▽
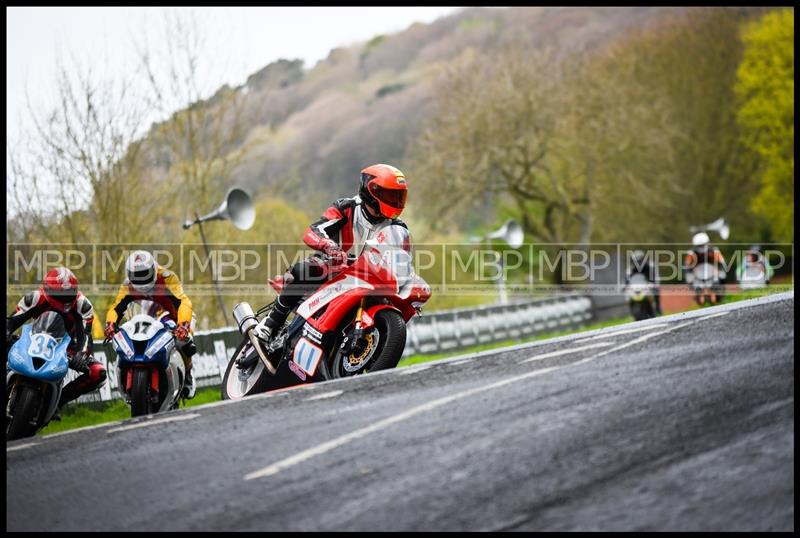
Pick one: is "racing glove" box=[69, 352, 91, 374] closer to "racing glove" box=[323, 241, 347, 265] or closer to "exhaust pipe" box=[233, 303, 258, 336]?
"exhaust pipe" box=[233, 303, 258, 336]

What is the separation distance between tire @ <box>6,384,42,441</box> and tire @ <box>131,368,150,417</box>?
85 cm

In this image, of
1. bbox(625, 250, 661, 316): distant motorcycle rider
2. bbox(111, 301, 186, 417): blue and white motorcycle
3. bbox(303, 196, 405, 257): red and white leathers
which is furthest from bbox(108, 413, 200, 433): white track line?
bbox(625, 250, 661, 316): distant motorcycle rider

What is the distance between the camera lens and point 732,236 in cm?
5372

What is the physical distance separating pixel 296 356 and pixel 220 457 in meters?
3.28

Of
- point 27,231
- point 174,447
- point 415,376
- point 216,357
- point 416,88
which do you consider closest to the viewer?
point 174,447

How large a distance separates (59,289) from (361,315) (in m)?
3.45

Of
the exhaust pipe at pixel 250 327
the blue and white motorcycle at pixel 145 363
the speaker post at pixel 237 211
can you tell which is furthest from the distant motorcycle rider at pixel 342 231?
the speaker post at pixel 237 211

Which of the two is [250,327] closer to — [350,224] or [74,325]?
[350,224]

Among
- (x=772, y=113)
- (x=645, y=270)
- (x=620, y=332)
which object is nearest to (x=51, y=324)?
△
▽
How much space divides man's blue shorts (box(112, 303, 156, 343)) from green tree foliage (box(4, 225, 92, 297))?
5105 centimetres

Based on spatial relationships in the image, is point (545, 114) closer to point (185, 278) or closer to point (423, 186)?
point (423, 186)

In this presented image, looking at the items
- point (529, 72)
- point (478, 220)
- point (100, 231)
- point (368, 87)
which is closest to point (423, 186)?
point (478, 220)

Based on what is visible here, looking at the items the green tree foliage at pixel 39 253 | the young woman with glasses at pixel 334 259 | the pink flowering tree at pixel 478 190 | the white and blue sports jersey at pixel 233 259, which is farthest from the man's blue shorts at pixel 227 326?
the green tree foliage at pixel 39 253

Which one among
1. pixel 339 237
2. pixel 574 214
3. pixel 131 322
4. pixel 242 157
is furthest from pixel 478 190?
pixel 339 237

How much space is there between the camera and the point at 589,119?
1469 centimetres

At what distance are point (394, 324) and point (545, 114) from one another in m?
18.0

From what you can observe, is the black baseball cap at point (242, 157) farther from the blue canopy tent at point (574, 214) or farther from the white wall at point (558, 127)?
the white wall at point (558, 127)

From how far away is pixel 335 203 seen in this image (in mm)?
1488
△
Written instruction: Return every line of the records above that contains the string "items".

The output:
In this presented image, looking at the items
Based on what is visible here, looking at the items the green tree foliage at pixel 39 253 | the young woman with glasses at pixel 334 259 | the pink flowering tree at pixel 478 190 | the white and blue sports jersey at pixel 233 259, which is farthest from the man's blue shorts at pixel 227 326?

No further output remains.